А теперь перейдем к другой особенности этого дела. Перед отъездом из Вашингтона в Санкт-Петербург я советовался с государственным секретарем и ведущими лицами, ведавшими нашим делом, а по дороге беседовал с графом Шуваловым, российским послом в Берлине; и все сходились на том, что интересы Соединенных Штатов и России в деле защиты тюленей тождественны. Удивительным было лишь то, что при столь очевидном факте российское Министерство иностранных дел неизменно воздерживалось от проявления какого-либо активного сочувствия Соединенным Штатам в наших попытках исправить эту несправедливость, причиненную обеим странам.
При моем первом представлении императору я обнаружил, как уже говорилось, что он придерживается того же мнения, что и вашингтонский кабинет и граф Шувалов. Он был полностью на нашей стороне, резко отзывался о канадских мародерах, самым прямолинейным и искренним образом соглашался с тем, что интересы России и Соединенных Штатов в этом вопросе тождественны, и сурово отозвался о британских посягательствах на обе нации в северных морях.[2]
[2] См. подробный отчет об этом разговоре, приведенный ранее в этой главе.
Все шло гладко, пока я не поднял этот вопрос в российском Министерстве иностранных дел. Там я столкнулся с трудностями, хотя поначалу не до конца их понимал. Император Александр III умирал в Ливадии в Крыму; министр иностранных дел господин де Гирс, человек высочайшей честности, умирал в Царском Селе; а во главе его ведомства стоял помощник министра, который ранее в течение короткого времени представлял Россию в Вашингтоне и не особенно преуспел там. Вместе с ним действовал другой помощник министра, ведавший азиатским департаментом в российском Министерстве иностранных дел. Наша позиция была сильна, и я был вполне готов встретиться с сэром Робертом Мориером в любом честном споре по этому поводу.
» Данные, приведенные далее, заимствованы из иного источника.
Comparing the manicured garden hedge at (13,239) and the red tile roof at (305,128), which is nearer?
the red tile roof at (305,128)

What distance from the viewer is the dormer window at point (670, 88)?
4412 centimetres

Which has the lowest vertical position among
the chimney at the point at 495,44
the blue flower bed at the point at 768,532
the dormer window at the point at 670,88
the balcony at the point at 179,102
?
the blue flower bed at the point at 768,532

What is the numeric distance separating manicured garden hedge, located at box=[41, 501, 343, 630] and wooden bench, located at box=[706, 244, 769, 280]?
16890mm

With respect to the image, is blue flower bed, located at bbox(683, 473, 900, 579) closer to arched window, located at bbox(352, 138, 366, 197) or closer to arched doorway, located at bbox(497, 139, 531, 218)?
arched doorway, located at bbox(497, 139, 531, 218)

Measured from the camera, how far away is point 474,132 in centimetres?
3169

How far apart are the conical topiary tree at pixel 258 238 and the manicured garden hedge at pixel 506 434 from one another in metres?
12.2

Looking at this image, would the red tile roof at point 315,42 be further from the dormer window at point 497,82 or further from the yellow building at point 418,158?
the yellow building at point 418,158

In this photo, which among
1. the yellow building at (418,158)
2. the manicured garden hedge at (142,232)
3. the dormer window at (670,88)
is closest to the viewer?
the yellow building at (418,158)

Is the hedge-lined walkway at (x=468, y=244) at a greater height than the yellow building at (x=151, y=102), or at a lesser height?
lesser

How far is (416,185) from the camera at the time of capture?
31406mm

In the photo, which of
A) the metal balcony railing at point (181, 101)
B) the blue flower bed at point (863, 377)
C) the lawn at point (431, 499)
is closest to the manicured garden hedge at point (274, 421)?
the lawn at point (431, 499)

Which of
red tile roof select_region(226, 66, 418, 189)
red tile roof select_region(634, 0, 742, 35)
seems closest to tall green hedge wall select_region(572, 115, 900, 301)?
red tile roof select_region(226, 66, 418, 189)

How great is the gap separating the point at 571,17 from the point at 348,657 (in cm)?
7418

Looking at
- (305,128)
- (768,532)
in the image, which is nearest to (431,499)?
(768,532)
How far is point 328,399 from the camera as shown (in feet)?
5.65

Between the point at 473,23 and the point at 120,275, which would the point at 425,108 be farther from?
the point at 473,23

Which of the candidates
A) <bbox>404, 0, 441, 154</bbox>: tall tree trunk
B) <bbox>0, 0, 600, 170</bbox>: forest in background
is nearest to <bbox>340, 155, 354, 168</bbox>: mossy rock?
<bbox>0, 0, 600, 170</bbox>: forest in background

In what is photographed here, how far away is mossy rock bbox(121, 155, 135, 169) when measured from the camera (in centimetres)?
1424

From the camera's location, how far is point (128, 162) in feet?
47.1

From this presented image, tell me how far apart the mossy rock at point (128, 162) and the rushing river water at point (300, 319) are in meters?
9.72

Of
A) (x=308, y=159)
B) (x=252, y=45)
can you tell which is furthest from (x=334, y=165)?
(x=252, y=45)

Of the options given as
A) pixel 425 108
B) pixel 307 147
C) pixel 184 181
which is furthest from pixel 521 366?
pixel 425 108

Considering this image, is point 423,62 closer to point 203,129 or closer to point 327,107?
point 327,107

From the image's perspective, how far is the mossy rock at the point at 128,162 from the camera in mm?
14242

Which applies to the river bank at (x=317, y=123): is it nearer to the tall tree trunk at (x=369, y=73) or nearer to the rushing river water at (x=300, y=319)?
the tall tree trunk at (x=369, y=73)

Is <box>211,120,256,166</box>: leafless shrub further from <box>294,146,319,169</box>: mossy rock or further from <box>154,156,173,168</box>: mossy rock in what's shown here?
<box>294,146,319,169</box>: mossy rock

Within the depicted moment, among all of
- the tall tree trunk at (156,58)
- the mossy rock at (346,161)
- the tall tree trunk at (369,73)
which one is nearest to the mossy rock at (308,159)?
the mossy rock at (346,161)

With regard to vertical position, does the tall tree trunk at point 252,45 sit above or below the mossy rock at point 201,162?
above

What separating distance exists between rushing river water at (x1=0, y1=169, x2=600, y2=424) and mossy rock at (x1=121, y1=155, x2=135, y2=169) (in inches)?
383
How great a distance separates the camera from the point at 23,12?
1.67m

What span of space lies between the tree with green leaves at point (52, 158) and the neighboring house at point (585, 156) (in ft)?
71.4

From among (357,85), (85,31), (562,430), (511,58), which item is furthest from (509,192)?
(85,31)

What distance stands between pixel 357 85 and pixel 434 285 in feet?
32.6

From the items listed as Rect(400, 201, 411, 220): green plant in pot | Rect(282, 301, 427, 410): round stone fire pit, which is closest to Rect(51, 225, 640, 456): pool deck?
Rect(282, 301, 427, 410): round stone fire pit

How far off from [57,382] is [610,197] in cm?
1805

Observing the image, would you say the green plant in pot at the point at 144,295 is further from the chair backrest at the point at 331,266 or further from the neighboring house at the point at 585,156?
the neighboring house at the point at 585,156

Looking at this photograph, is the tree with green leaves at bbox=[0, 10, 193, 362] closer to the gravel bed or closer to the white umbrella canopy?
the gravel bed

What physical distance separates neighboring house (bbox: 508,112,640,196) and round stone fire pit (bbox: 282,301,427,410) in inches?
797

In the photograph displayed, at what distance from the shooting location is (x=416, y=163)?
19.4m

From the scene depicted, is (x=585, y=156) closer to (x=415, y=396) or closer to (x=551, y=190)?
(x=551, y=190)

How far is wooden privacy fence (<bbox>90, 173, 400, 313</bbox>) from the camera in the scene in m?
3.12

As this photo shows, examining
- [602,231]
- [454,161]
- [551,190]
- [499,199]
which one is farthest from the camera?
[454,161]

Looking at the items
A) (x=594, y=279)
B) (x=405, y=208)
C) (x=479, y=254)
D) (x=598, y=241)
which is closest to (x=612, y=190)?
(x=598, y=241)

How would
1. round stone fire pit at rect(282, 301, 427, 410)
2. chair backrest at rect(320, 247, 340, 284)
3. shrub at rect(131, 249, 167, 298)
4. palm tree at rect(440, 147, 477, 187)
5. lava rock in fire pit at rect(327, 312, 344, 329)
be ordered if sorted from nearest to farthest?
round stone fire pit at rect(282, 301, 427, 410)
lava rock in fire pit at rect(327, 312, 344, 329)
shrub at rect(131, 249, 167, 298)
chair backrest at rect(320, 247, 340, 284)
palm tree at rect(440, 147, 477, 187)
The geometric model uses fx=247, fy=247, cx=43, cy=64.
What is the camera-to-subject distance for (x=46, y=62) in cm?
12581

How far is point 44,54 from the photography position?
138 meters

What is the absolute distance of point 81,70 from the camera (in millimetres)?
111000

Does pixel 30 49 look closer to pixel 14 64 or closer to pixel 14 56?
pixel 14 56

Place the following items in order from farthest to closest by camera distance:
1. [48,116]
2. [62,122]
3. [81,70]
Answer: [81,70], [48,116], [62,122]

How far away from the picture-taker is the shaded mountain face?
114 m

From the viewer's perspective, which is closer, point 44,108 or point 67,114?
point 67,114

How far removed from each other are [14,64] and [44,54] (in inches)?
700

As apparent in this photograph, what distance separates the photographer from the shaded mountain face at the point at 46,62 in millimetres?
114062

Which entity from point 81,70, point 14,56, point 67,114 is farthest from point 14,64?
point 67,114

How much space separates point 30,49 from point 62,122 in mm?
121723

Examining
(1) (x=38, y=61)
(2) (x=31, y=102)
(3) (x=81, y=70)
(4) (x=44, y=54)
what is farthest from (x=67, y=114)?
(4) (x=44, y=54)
Я оценил его масштаб в один-два раза, когда он обсуждал различные вопросы в моем присутствии; и ни капли не боялся, что при честном изложении дела он сможет взять верх над мной в споре. Мы то и дело приятно встречались в приемных министерства; но в тот период наш представитель при российском дворе был всего лишь посланником и полномочным министром, а британский представитель — послом, и как таковой он, разумеется, имел старшинство передо мной, наряду с некоторыми случайными преимуществами, которые я видел тогда, а также другими, которые осознал позже. Прошло совсем немного времени, и стало ясно, что сэр Роберт Мориер обладал огромным «влиянием» на упомянутых выше лиц, временно управлявших Министерством иностранных дел, да и вообще на российских чиновников. Казалось, они не только трепетали перед ним, но и смотрели на него, «как глаза служанки — на руку госпожи моей». Теперь я начал понимать факт, столь долго ставивший в тупик наше Государственный департамент, — а именно то, что Россия не выступала с нами единым фронтом, хотя мы вели и ее битвы наряду с нашими собственными. Но я продолжал бороться, часто встречаясь с чиновниками и делая все возможное.